IL TROVATORE, OR, THE GIPSY'S VENGEANCE
(The Troubadour)

During the Middle Ages there lived, in the kingdom of Arragon—one of the powerful divisions of Spain—a proud nobleman, known as the Count de Luna, whose two young sons were the joy and pride of his heart.

The Count loved his children so dearly that he could not bear to think of ill befalling them; and so, when he was told one day that the youngest child, who was still but a babe, had suddenly fallen sick, he was much alarmed, although the ailment was only a trifling one.

Thus it happened that when darkness fell the devoted nurse of this high-born babe was bidden to keep watch over her charge throughout the night; and when the anxious Count and his household had retired to rest, the faithful attendant began her vigil. Gently she soothed the sick child until he fell asleep; and then, through the long hours of darkness that followed, she kept a patient watch in the silent chamber.

The babe slept peacefully all through the night, and at last the grey dawn appeared. Then, quite suddenly, the nurse heard a sound as of someone moving in the room, and knew that she was no longer alone; and quickly springing to her feet, she beheld a strange and alarming sight.

Standing close beside the sleeping child was an old Zingara, or Spanish gipsy-woman, clad in curious fantastic robes, gazing with fierce, dark eyes upon the little one, who was now moving restlessly in his sleep. With her skinny arms upraised as though uttering an incantation, and her piercing eyes fixed upon the slumbering child, the old Zingara looked such a malevolent figure that the startled attendant shrieked aloud with terror; and her cries very soon aroused the whole household.

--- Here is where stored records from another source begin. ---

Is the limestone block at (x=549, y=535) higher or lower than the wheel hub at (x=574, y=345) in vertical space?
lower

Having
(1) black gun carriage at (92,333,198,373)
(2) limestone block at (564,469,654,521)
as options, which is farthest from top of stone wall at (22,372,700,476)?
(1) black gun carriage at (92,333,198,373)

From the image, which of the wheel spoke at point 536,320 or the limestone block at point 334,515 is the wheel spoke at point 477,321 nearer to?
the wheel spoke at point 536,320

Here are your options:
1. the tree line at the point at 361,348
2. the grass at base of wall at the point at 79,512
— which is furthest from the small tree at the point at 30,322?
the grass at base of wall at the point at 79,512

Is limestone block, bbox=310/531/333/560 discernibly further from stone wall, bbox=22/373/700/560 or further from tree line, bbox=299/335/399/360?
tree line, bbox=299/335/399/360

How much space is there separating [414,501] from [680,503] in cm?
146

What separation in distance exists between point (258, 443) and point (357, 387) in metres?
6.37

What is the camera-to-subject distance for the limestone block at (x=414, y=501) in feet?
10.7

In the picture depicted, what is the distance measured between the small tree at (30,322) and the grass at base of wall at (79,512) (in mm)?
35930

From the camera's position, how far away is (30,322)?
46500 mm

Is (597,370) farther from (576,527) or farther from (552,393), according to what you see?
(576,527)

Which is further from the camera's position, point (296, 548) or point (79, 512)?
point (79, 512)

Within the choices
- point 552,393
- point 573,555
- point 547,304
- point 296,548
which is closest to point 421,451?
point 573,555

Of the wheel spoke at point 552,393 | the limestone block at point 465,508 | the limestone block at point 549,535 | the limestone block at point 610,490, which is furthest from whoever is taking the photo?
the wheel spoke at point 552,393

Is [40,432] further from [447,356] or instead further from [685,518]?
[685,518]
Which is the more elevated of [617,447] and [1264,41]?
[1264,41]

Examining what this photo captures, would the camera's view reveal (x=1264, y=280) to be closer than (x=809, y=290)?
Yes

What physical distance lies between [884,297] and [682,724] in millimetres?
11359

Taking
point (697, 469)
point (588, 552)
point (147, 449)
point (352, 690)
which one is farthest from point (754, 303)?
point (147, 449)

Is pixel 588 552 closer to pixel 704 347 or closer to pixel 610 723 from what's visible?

Quickly the servants seized the old hag, and dragged her from the room; and in spite of her explanations that she had but come to read the fortune of the sleeping child, they roughly thrust her from the castle, saying that she was a witch, and meant mischief.

Their fears were confirmed next day, when the sick babe was found to be somewhat worse; and then, according to the superstitions of those times, the Count, full of grief and rage, declared that his child had been bewitched and spellbound by the intruder of the night before. All his friends and servitors were of the same mind, and after searching in the neighbouring country-side, they at length found and seized the old Zingara, and hurried her off to be burnt as a witch.

In vain the poor creature begged for mercy, and protested her innocence: with kicks and cuffs she was dragged roughly along, and bound to the stake that had already been set up for her. Quickly the faggots were piled around, and set alight; and as the cruel flames leaped up, and the victim's shrieks rose to the skies her tormentors answered with mocking taunts and howls of rage.